Preheat oven to 350 degrees.  In a medium sauce pan cook quinoa according to package directions.  During the last 5 minutes before it rests, add the broccoli to steam.  Set aside.  Heat olive oil over medium-high heat in a large skillet.  Add chicken, ranch seasoning, and season with salt and pepper.  Cook chicken until the center is no longer pink, about 3-4 minutes per side.  Set aside.  In the skillet that the chicken was in, melt butter over medium heat.  Whisk in flour until lightly browned, about 1 minute.  Gradually whisk in milk, and keep whisking until thickened, about 3-4 minutes.  Add in cheese.  In a greased 9x13 pan, combine quinoa and broccoli, chicken, and cheese sauce.  Sprinkle additional cheese on top if desired.  Bake for 10 minutes until mixture is heated throughout and the cheese on top is melted.

This is definitely comfort food that is perfect for this cool fall weather.  And comfort food without all the guilt makes it even better!  

Wednesday, October 1, 2014

Quinoa Week: Autumn Quinoa Salad


Autumn Quinoa Salad
from twopeasandtheirpod.com
makes about 8 servings as a side dish

1 Cup Quinoa, Rinsed
1 Red Bell Pepper, Chopped
1/2 Red Onion, Chopped Finely
1 Package Ready To Steam Sweet Potatoes (About 2 Cups) Cubed
2 Tablespoons Olive Oil
3 Tablespoons Balsamic Vinegar
Salt and Pepper
3/4 Cup Dried Cranberries

Prepare quinoa according to package directions.  Let cool.  In a medium bowl combine cooled quinoa, red pepper, onion, steamed (and cooled) sweet potatoes, olive oil and vinegar.  Season with salt and pepper to taste.  Stir in dried cranberries.
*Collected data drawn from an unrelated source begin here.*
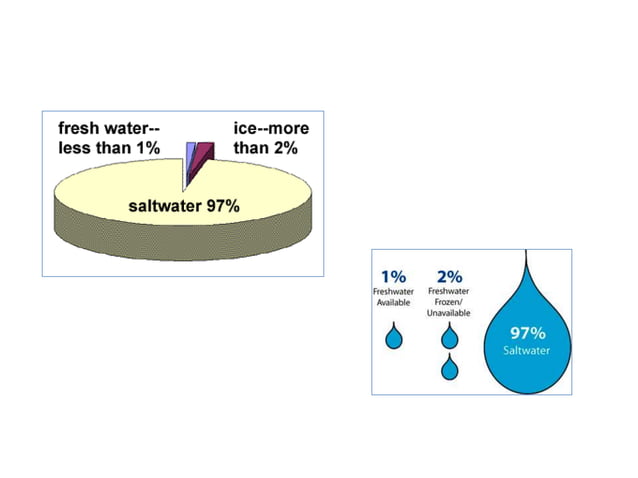 fresh water--
less than 1%

ice--more
than 2%

saltwater 97%

1%
Freshwater
Available

2%
Freshwater
Frozen/
Unavailable

97%
Saltwater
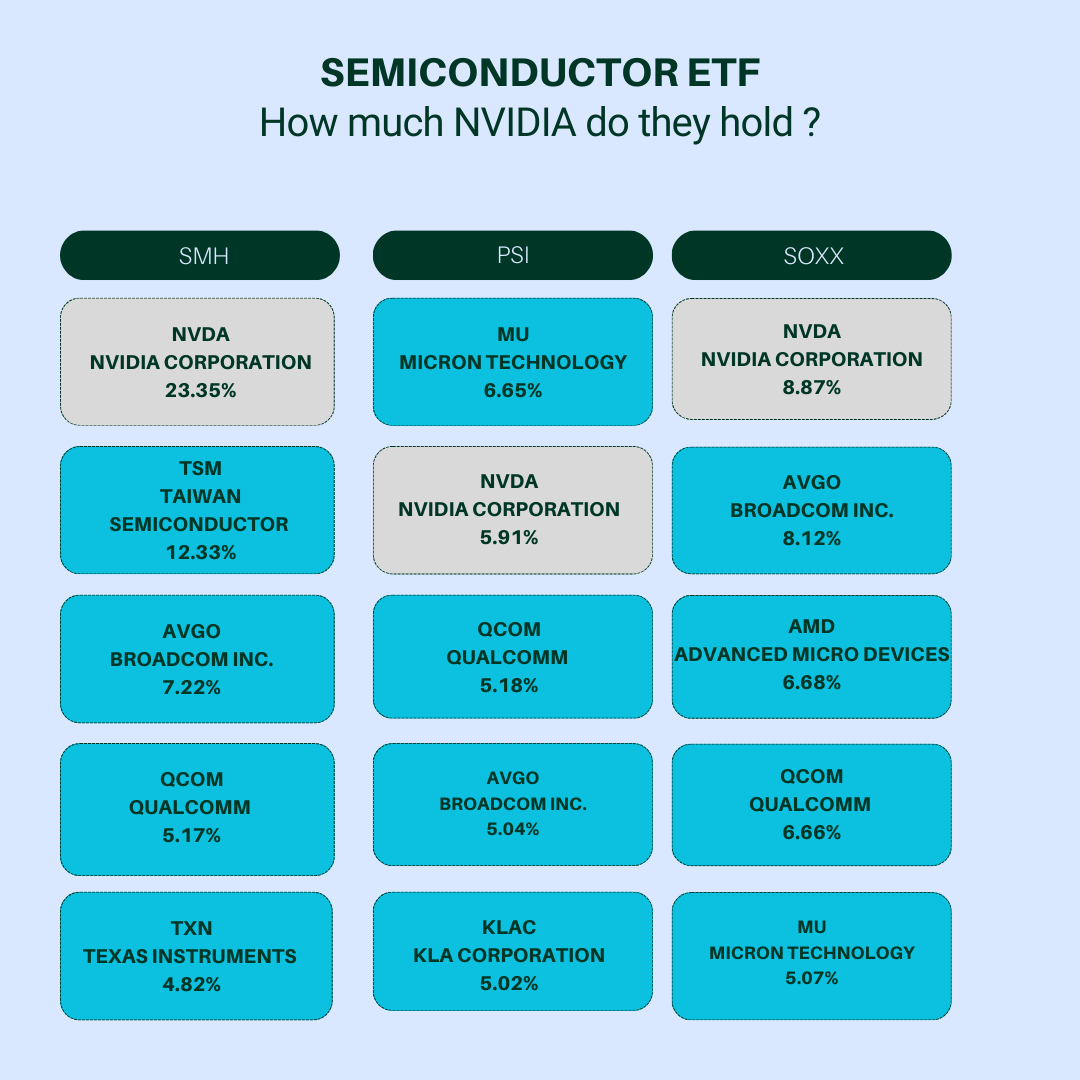 SEMICONDUCTOR ETF
How much NVIDIA do they hold ?

SMH

NVDA
NVIDIA CORPORATION
23.35%

TSM
TAIWAN
SEMICONDUCTOR
12.33%

AVGO
BROADCOM INC.
7.22%

QCOM
QUALCOMM
5.17%

TXN
TEXAS INSTRUMENTS
4.82%

PSI

MU
MICRON TECHNOLOGY
6.65%

NVDA
NVIDIA CORPORATION
5.91%

QCOM
QUALCOMM
5.18%

AVGO
BROADCOM INC.
5.04%

KLAC
KLA CORPORATION
5.02%

SOXX

NVDA
NVIDIA CORPORATION
8.87%

AVGO
BROADCOM INC.
8.12%

AMD
ADVANCED MICRO DEVICES
6.68%

QCOM
QUALCOMM
6.66%

MU
MICRON TECHNOLOGY
5.07%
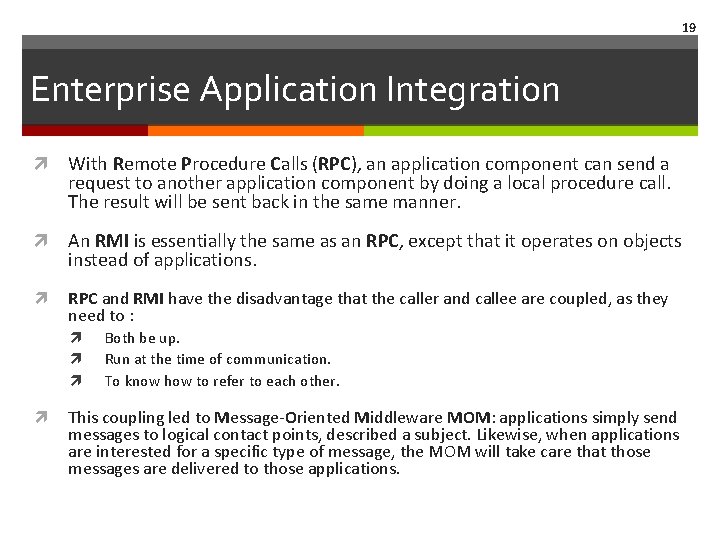 19

Enterprise Application Integration

With Remote Procedure Calls (RPC), an application component can send a request to another application component by doing a local procedure call. The result will be sent back in the same manner.

An RMI is essentially the same as an RPC, except that it operates on objects instead of applications.

RPC and RMI have the disadvantage that the caller and callee are coupled, as they need to :

Both be up.

Run at the time of communication.

To know how to refer to each other.

This coupling led to Message-Oriented Middleware MOM: applications simply send messages to logical contact points, described a subject. Likewise, when applications are interested for a specific type of message, the MOM will take care that those messages are delivered to those applications.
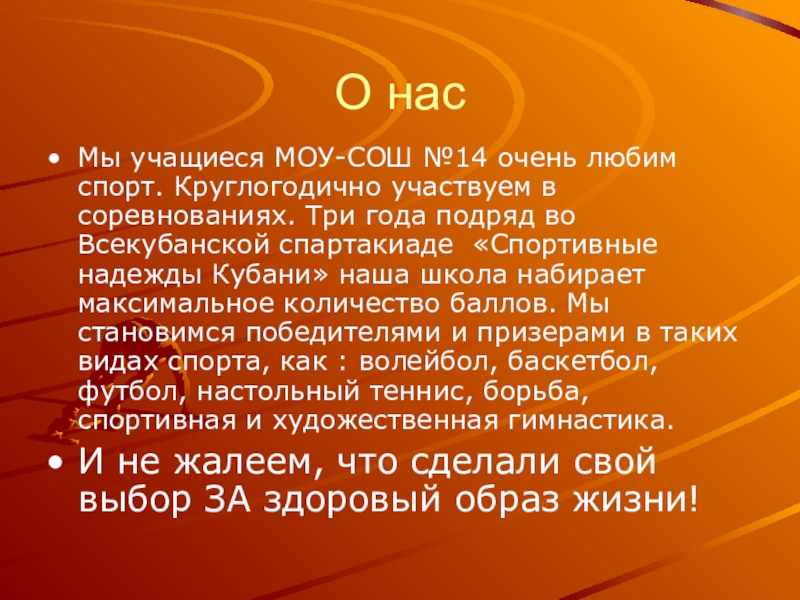 О нас

• Мы учащиеся МОУ-СОШ №14 очень любим спорт. Круглогодично участвуем в соревнованиях. Три года подряд во Всекубанской спартакиаде «Спортивные надежды Кубани» наша школа набирает максимальное количество баллов. Мы становимся победителями и призерами в таких видах спорта, как : волейбол, баскетбол, футбол, настольный теннис, борьба, спортивная и художественная гимнастика.

• И не жалеем, что сделали свой выбор ЗА здоровый образ жизни!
This salad has such gorgeous fall colors!  Especially with the rainbow quinoa.  I think this would be a great dish to bring to a Thanksgiving potluck!  The onions are a little sharp (obviously) so I think this salad is better the next day after they get a chance to mellow and all of the flavors of the salad can get to know each other.  
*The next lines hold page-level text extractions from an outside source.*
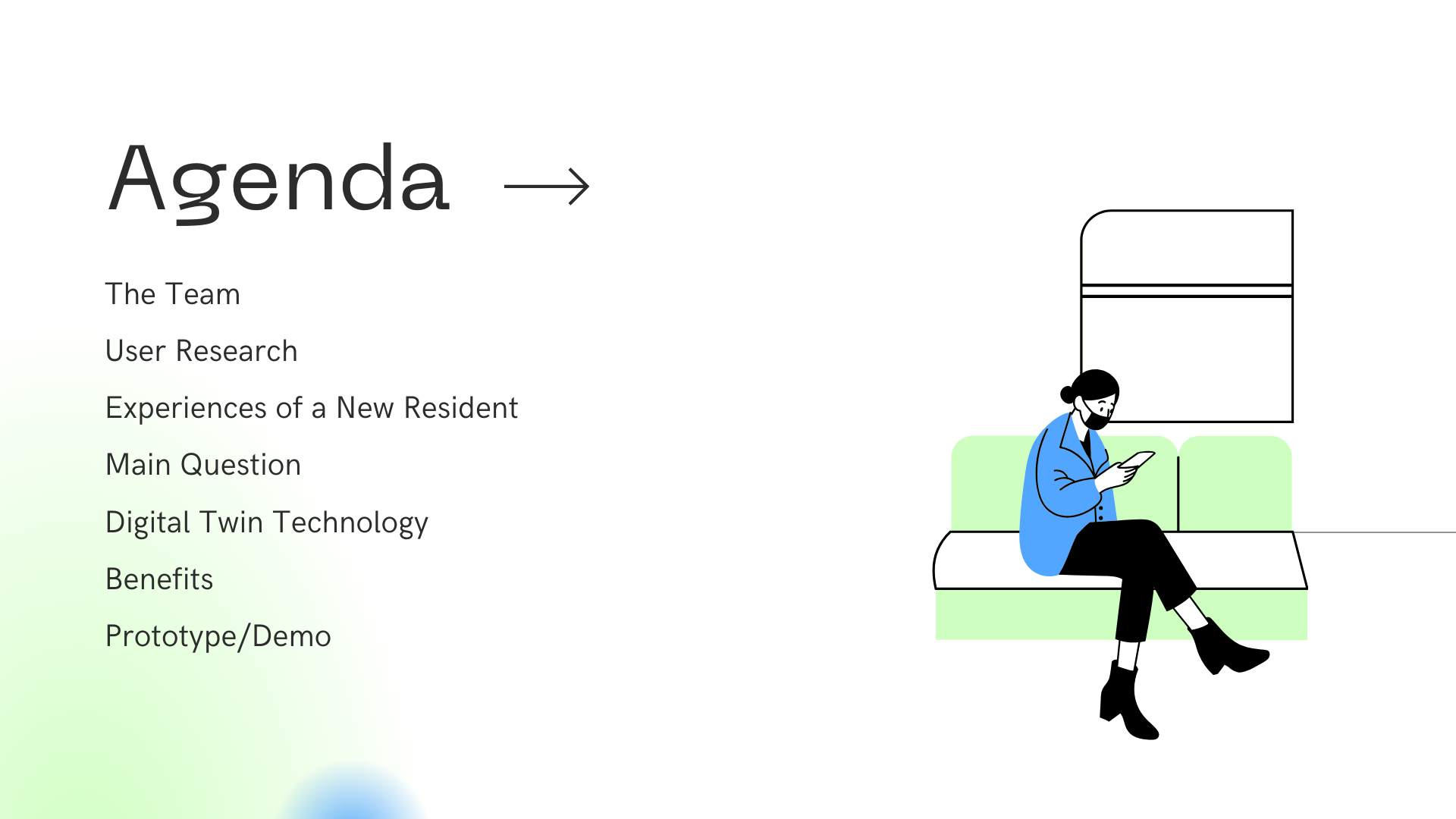 Agenda →

The Team

User Research

Experiences of a New Resident

Main Question

Digital Twin Technology

Benefits

Prototype/Demo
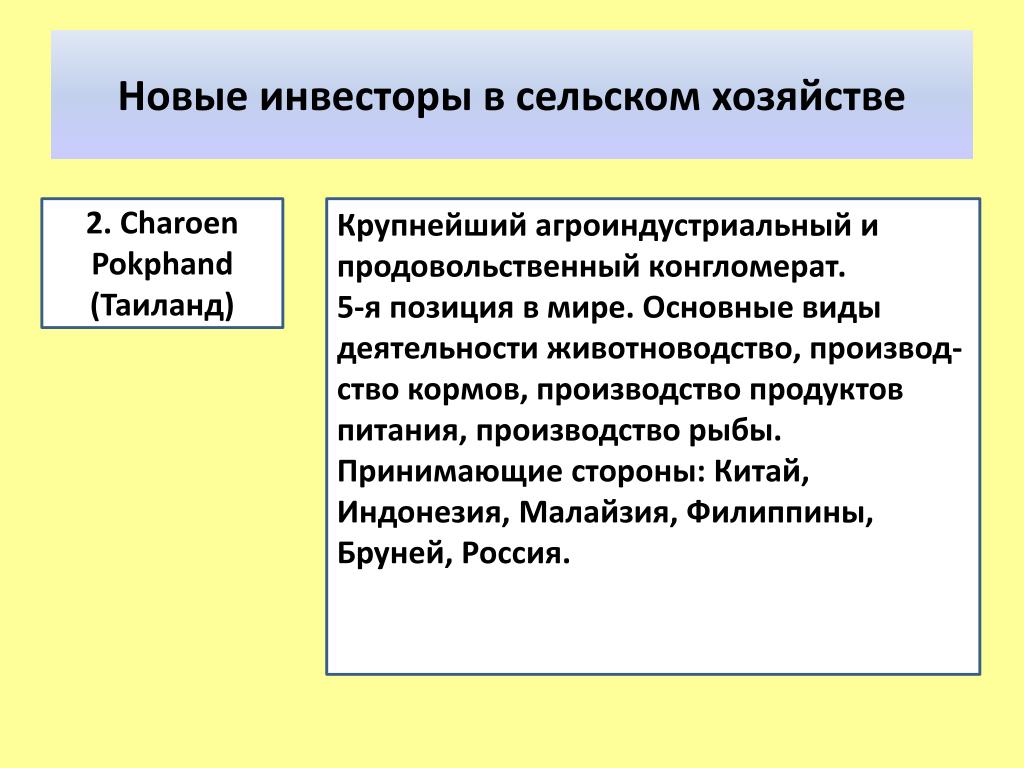 Новые инвесторы в сельском хозяйстве

2. Charoen Pokphand (Таиланд)

Крупнейший агроиндустриальный и продовольственный конгломерат.
5-я позиция в мире. Основные виды деятельности животноводство, производство кормов, производство продуктов питания, производство рыбы.
Принимающие стороны: Китай, Индонезия, Малайзия, Филиппины, Бруней, Россия.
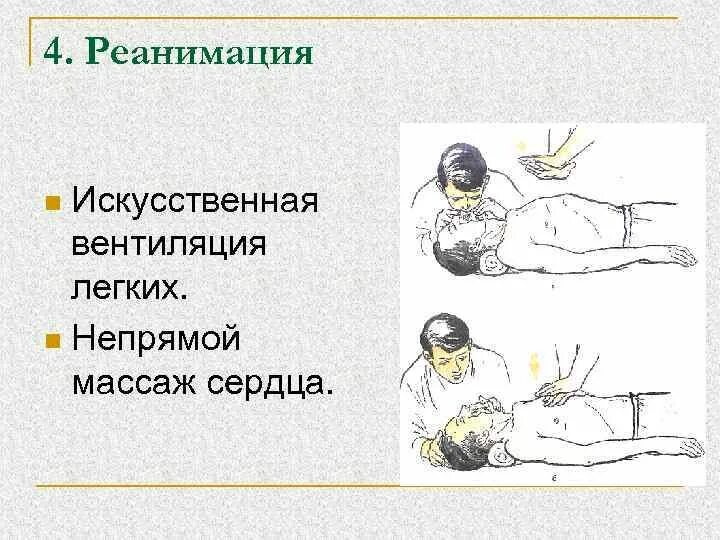 4. Реанимация

Искусственная вентиляция легких.

Непрямой массаж сердца.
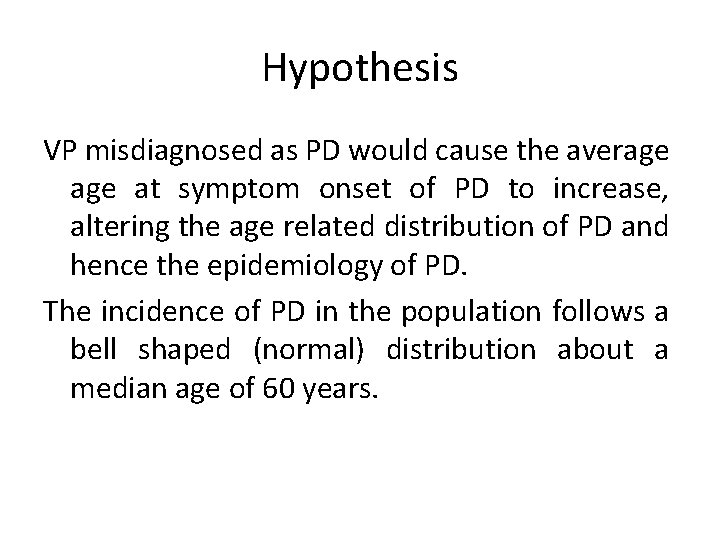 Hypothesis

VP misdiagnosed as PD would cause the average age at symptom onset of PD to increase, altering the age related distribution of PD and hence the epidemiology of PD.

The incidence of PD in the population follows a bell shaped (normal) distribution about a median age of 60 years.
Tuesday, September 30, 2014

Quinoa Week: Quinoa Fritters


Quinoa Fritters
from thehounoursystem.com
makes 12 fritters

1 Cup Quinoa
1 Cup Shredded Parmesan Cheese
6 Scallions, Finely Chopped
2 Eggs
3 Tablespoons Flour
1 Tablespoon Olive Oil

Cook quinoa according to package directions.  Let cool.  In a medium mixing bowl mix quinoa, Parmesan, scallions, eggs, and flour.  Heat olive oil in a medium skillet over medium high heat.  Pack quinoa mixture into 1/3 cup measuring cups.  Drop mixture into heated oil and press down so it makes a patty.  Don't overcrowd the skillet because the fritters are fragile.  Cook for 5 minutes per side.  Garnish with extra Parmesan and scallions, if desired.

These fritters are a great alternative to boring potatoes as a side or you can even have them for a light lunch with a salad.  Or throw them on a bun and call it a veggie burger!  I've been making a few at a time, keeping the extra "batter" in the fridge until we're ready for another batch!